Leather, though as impudent a dog as any of them, and far more than a match for the best of them at a tournament of slang, being on his preferment, thought it best to be civil, and replied, with a touch of his hat, that they were 'Mr.Sponge's.' 'Ah! old sponge biscuits!--I know him!' exclaimed a youth in a Tweed wrapper.' My father married his aunt.

Give my love to him, and tell him to breakfast with me at six in the morning--he! he! he!' 'I say, old boy, that copper-coloured quadruped hasn't got all his shoes on before,' squeaked a childish voice, now raised for the first time.
'That's intended, gov'nor,' growled Leather, riding on, indignant at the idea of any one attempting to 'sell him' with such an old stable joke.

So Leather passed on through the now splendidly lit up streets, the large plate-glass windowed shops, radiant with gas, exhibiting rich, many-coloured velvets, silver gauzes, ribbons without end, fancy flowers, elegant shawls labelled 'Very chaste,' 'Patronized by Royalty,' 'Quite the go!' and white kid-gloves in such profusion that there seemed to be a pair for every person in the place.
Mr.Leather established himself at the 'Eclipse Livery and Bait Stables,' in Pegasus Street, or Peg Street, as it is generally called, where he enacted the character of stud-groom to perfection, doing nothing himself, but seeing that others did his work, and strutting consequentially with the corn-sieves at feeding time.
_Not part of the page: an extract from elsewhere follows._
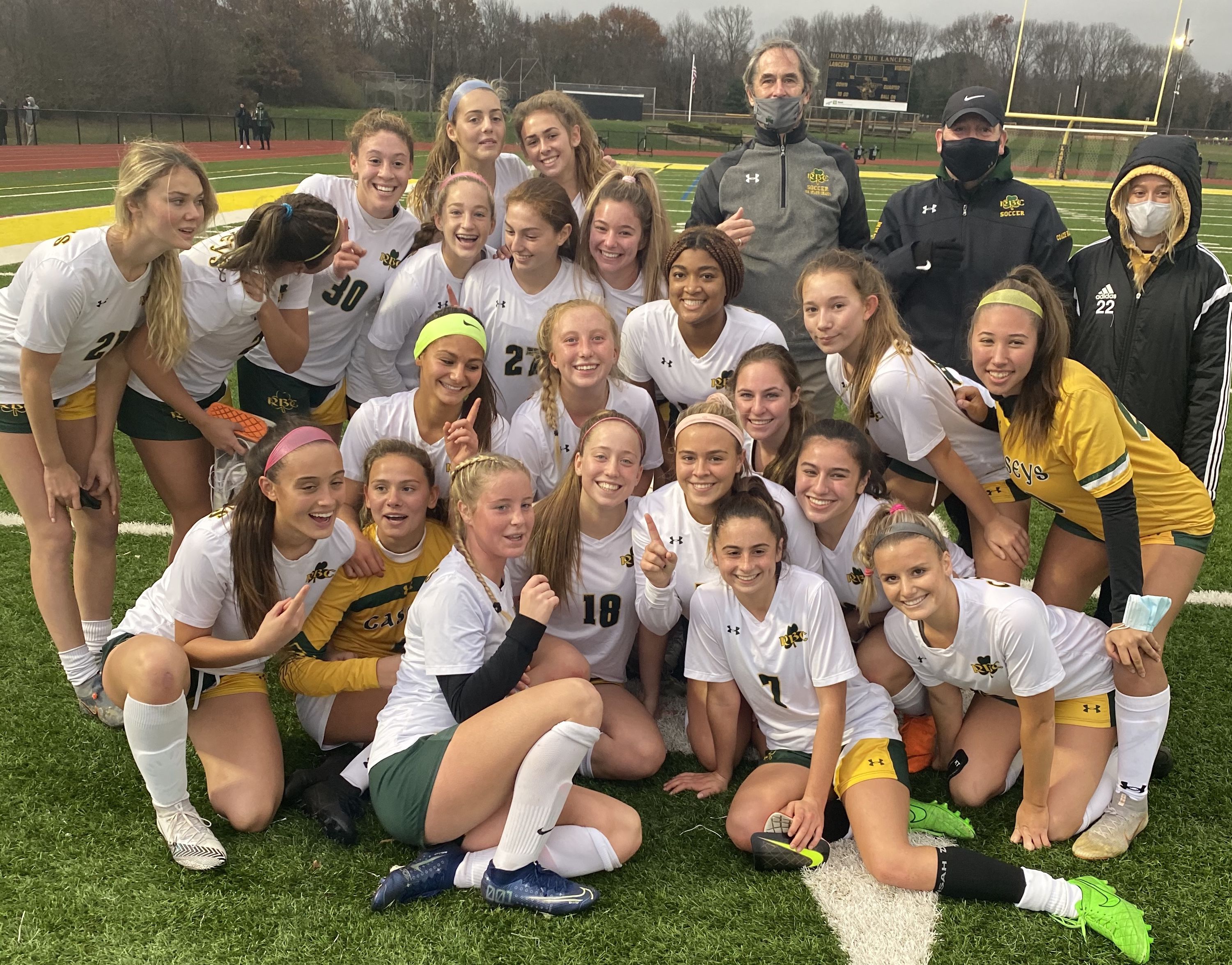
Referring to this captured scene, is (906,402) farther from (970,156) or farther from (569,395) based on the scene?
(970,156)

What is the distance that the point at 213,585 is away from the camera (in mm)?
2904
After Leather's long London experience, it is natural to suppose that he would not be long in falling in with some old acquaintance at a place like the 'Wells,' and the first night fortunately brought him in contact with a couple of grooms who had had the honour of his acquaintance when in all the radiance of his glass-blown wigged prosperity as body-coachman to the Duke of Dazzleton, and who knew nothing of the treadmill, or his subsequent career.